| Brief |
Show each line in the listing below that contains the string "closest", matching case exactly.

## BEGIN Entries provided

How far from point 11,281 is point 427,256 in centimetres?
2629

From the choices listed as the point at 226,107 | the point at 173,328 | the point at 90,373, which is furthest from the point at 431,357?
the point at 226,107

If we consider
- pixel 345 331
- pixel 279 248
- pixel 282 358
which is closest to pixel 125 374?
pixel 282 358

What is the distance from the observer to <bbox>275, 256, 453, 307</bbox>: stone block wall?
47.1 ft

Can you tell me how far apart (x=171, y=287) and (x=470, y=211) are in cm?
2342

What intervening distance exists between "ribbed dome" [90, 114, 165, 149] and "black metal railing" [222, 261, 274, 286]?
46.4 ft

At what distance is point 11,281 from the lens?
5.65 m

## END Entries provided
## BEGIN Entries provided

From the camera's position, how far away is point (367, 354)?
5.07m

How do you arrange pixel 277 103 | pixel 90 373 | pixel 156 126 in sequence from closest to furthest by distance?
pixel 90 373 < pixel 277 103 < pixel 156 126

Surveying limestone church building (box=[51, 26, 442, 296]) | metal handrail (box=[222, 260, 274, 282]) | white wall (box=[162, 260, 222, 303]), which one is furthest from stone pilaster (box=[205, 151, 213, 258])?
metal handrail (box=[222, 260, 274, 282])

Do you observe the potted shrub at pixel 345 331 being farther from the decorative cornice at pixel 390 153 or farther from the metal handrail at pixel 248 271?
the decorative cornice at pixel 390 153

## END Entries provided

| The output |
which is closest to pixel 125 374?
How do you arrange pixel 277 103 | pixel 90 373 | pixel 156 126 in sequence from closest to furthest by distance?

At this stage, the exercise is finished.